● Given problem 1
What factors does the passage on teen grief list as shaping how a death affects a teen?

--- start Passage provided ---

3. There are no “right” and “wrong” ways to grieve. Sometimes adults express strong opinions about “right” or “wrong” ways to grieve. But there is no correct way to grieve. Coping with a death does not follow a simple pattern or set of rules nor is it a course to be evaluated or graded.
There are, however, “helpful” and “unhelpful” choices and behaviors associated with the grieving process. Some behaviors are constructive and encourage facing grief, such as talking with trusted friends, journaling, creating art, and expressing emotion rather than holding it inside. Other grief responses are destructive and may cause long-term complications and consequences. For example, some teens attempt to escape their pain through many of the same escape routes adults choose: alcohol and substance abuse, reckless sexual activity, antisocial behaviors, withdrawal from social activities, excessive sleeping, high risk-taking behaviors, and other methods that temporarily numb the pain of their loss.
“My friend went crazy into drugs, sex, and skipping school after her boyfriend got killed in a skiing accident. She stopped talking about him. Now she’s kicked out of school and is pregnant by a guy she hates. Since my boyfriend’s car accident, I know what can happen if I make wrong choices like her.”
4. Every death is unique and is experienced differently. The way teens grieve differs according to personality and the particular relationship they had with the deceased. They typically react in different ways to the death of a parent, sibling, grandparent, child, or friend. For many teens, peer relationships are primary. The death or loss of a boyfriend or girlfriend may seem to affect them more than the death of a sibling or grandparent.
“Expect the unexpected. Emily actually danced and sang after I told her that her mother died. I was shocked. Later I realized the relief we both felt. The relationship had been filled with her alcoholism, lies and illness.”
Within a family each person may mourn differently at different times. One may be talkative, another may tend to cry often, and a third might withdraw. This can generate a great deal of tension and misunderstanding within the already stressed family. Each person’s responses to death should be honored as his or her way of coping in that moment. Keep in mind that responses may change from day to day or even from hour to hour.
5. The grieving process is influenced by many issues. The impact of a death on a teen relates to a combination of factors including:
- Social support systems available for the teen (family, friends and/or community)
- Circumstances of the death - how, where and when the person died
- Whether or not the young person unexpectedly found the body
- The nature of the relationship with the person who died - harmonious, abusive, conflictual, unfinished, communicative
- The teen’s level of involvement in the dying process
- The emotional and developmental age of the teen
- The teen’s previous experiences with death
6. Grief is ongoing. Grief never ends, but it does change in character and intensity. Many grievers have compared their grieving to the constantly shifting tides of the ocean; ranging from calm, low tides to raging high tides that change with the seasons and the years.
“I’ve had people say that you’ve got to go on, you’ve got to get over this. I just want to shout, ‘You’re wrong! Grief never ends.’ I don’t care what they say.”

--- end Passage provided ---
--- start Data records ---

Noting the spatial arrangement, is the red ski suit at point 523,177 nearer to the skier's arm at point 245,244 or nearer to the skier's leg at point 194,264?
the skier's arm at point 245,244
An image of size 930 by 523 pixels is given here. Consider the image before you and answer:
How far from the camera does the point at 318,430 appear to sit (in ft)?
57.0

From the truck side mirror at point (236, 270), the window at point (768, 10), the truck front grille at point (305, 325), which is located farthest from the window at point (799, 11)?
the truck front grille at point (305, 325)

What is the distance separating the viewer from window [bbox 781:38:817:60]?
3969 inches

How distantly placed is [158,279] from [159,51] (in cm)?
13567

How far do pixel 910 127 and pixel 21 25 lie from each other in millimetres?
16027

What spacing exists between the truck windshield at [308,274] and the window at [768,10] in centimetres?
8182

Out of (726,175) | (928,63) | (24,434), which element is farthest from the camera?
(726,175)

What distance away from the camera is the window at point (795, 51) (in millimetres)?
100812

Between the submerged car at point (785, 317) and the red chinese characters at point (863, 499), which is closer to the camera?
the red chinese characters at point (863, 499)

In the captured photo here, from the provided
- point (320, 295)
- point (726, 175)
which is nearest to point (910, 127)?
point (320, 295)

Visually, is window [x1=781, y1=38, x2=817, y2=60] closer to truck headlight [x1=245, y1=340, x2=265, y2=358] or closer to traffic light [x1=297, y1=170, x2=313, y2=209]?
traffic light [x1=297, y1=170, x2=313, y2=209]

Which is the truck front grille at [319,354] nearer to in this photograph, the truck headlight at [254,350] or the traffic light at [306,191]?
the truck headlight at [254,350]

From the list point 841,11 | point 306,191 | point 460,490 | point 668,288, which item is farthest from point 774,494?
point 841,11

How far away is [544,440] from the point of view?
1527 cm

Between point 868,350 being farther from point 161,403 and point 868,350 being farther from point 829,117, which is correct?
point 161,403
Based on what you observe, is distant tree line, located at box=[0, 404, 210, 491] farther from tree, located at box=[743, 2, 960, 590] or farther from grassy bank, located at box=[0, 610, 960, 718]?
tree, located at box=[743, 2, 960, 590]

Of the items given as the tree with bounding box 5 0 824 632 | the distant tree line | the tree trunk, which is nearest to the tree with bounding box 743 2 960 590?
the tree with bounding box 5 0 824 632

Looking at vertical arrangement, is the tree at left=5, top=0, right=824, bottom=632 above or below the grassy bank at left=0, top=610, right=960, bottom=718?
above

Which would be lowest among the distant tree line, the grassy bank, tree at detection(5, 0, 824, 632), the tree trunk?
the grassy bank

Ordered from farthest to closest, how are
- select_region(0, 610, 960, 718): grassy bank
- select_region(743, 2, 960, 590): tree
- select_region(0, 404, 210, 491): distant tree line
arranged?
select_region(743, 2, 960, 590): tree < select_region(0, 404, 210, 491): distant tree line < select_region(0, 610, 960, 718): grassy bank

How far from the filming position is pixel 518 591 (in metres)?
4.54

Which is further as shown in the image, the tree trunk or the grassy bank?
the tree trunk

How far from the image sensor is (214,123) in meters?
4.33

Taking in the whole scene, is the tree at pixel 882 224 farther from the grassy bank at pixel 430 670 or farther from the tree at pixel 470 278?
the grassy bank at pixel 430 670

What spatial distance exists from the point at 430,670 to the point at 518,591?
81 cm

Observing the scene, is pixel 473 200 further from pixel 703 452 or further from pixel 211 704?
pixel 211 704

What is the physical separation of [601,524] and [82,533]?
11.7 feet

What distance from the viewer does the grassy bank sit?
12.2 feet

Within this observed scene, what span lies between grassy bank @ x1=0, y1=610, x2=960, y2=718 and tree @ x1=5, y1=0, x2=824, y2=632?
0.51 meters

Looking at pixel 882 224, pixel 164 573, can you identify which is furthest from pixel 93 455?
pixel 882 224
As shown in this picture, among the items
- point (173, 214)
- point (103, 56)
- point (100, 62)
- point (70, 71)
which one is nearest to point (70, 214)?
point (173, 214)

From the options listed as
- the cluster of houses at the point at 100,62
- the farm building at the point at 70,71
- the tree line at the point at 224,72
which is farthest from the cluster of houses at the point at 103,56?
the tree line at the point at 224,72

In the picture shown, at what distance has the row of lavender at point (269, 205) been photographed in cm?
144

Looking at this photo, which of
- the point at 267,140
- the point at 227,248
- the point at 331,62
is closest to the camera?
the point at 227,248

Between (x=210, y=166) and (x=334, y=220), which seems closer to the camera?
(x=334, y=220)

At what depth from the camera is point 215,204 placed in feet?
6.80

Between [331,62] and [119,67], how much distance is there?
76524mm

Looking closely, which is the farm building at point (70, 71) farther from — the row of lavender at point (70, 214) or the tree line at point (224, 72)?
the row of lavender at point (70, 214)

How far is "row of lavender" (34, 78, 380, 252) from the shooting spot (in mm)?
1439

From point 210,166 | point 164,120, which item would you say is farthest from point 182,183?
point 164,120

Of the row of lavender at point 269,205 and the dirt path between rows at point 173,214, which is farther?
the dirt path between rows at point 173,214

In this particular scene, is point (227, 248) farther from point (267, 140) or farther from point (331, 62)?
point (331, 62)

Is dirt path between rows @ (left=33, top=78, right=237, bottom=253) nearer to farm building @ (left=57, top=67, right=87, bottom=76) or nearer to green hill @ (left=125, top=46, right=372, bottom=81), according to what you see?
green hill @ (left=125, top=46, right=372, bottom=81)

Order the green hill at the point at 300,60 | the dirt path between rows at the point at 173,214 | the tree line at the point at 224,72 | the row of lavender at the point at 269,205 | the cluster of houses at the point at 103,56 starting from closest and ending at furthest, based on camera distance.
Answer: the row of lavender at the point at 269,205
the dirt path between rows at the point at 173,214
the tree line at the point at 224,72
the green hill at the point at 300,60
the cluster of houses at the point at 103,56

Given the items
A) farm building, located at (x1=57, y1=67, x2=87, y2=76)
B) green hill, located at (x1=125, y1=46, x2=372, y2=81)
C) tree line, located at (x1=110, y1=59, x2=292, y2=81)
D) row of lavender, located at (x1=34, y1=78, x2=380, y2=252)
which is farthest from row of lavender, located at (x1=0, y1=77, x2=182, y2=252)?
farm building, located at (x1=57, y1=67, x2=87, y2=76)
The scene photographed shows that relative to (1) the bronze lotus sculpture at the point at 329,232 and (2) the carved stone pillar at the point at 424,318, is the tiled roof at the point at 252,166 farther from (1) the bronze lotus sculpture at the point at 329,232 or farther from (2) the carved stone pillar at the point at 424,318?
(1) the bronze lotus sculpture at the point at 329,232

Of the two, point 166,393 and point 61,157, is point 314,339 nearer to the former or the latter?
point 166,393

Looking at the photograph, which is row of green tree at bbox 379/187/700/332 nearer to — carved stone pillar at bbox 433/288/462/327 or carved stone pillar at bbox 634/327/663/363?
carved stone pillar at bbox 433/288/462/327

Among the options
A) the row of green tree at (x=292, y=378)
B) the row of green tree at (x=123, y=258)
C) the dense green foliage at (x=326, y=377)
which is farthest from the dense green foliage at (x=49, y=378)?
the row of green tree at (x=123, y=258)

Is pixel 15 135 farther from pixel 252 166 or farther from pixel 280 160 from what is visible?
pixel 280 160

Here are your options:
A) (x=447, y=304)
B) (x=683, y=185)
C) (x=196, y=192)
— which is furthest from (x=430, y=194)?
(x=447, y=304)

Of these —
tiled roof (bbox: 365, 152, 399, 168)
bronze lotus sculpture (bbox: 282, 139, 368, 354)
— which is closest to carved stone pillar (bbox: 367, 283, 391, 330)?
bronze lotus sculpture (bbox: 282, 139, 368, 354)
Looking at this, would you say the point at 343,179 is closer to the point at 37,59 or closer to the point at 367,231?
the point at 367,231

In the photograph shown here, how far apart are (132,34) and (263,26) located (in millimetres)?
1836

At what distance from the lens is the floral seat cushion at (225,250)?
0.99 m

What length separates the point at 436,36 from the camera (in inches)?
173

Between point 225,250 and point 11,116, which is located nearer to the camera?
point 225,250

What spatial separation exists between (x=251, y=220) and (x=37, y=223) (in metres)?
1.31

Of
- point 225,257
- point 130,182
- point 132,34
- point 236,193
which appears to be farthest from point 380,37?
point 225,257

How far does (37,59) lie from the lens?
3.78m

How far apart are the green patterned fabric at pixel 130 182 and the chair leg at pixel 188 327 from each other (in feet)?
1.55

--- end Data records ---

● Given problem 2
Which lines of the entries above contain the word "picture"? Copy each of those lines in full.

● Exercise response 1
- Social support systems available for the teen (family, friends and/or community)
- Circumstances of the death: how, where and when the person died
- Whether or not the young person unexpectedly found the body
- The nature of the relationship with the person who died: harmonious, abusive, conflictual, unfinished, communicative
- The teen's level of involvement in the dying process
- The emotional and developmental age of the teen
- The teen's previous experiences with death

● Exercise response 2
As shown in this picture, among the items
In the picture shown, at what distance has the row of lavender at point (269, 205) been photographed in cm?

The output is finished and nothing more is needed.